Неотвратимой силой судьбы преступившего человека оборачивается действие совести, обнаруживающей свое роковое превращение в виде жизни, ставшей враждебной самой себе, саму себя судящей и уничтожающей. Поэтому всякий, не изживаемый никакими эмпирическими усилиями слишком длительный негативизм бытия есть совесть, актуализирующаяся в виде оскорбленной жизни, которая  приняла форму роковой судьбы человека с безысходностью страданий и невозможностью преодолеть их житейски-приемлемыми способами, с постоянно возникающими в сознании человека образами содеянного преступления, не оставляющего его ни днем, ни тем более ночью, а главное — неспособностью примирить прошлое и настоящее, взаимно уничтожающие друг друга. И тогда “всюду, где жизнь оказывается оскорбленной, с каким бы правом, с какой бы убежденностью в законности своих действий это ни было совершено, там выступает судьба. Поэтому мы вправе утверждать, что невинного страдания не бывает, страдание всегда есть вина”[5].

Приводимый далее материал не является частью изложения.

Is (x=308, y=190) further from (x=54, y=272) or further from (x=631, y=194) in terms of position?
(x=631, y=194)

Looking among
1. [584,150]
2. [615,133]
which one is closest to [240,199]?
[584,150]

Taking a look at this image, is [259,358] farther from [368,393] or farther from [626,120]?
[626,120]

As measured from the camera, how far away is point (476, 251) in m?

Это глубоко парадоксальное проявление духовно-нравственного возмездия совести, становящегося  трагической и неотвратимой судьбой человека, которая предстает во всемогуществе всех ее фатальных атрибутов: экзистенциально-углубленного страдания, духовно-нравственных мук и потрясений, а также вины, не искупаемой даже глубоким и искренним раскаянием, в образной форме представлено словами апостола Павла: “Страшно впасть в руки Бога живого”[6].
Однако такая целенаправленность бытийного действия совести, реализующегося в феномене негативной судьбы человека, может и изменить характер своего проявления. Так, нарушение целостности жизни и ее распад в результате совершенного преступления, а также спровоцированное этим преступлением неумолимое действие судьбы (суда Божьего) могут быть сняты через любовь, онтологически более глубокую и всеобъемлющую, нежели страдания сокрушенной совести. И поскольку “судьба есть сознание самого себя, но как чего-то враждебного, целое может восстановить в себе дружелюбие, может с помощью любви вернуться к чистой жизни. Тогда его сознание опять станет верой в самого себя, созерцание самого себя станет иным, и судьба будет умиротворена”[7] (курсив наш. –– О.С., В.С.).

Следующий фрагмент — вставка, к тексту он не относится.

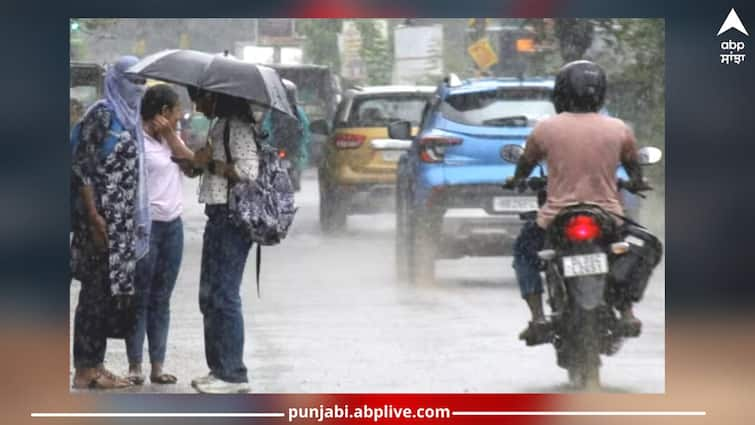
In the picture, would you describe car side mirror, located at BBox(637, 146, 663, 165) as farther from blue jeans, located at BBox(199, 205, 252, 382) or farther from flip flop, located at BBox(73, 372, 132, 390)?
flip flop, located at BBox(73, 372, 132, 390)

По существу, метафизическое и нравственное значение преступления (да простят нас моралисты всех времен и народов!) как раз и заключается в том, что посредством него разрушаются все фальшивые, извращенные облики совести и она предстает в своей подлинной бытийной сущности, неся в себе грозное и роковое возмездие оскорбленной жизни, танталовы муки суда человека над самим собой и очистительный огонь раскаяния. Вот почему необходимо карать преступника за совершенное им преступление, но недопустимо безоговорочно  осуждать его как человека, как личность, ибо он пережил такой глубокий трагический духовно-нравственный опыт, какой несомненно не имеют тысячи “порядочных” людей, живущих в мире и согласии со своей еще не раскрывшейся в полной мере совестью. Более того, смеем предположить, что и сам преступник есть особого рода избранник, выполняющий перед людьми миссию актуализации глубины нравственного падения общества, где совершаются такие злодеяния. Неслучайно на Руси преступников, осужденных на каторгу, в народе называли “несчастными”[8] и молились за них в церквях, щедро подавая  одежду и пропитание.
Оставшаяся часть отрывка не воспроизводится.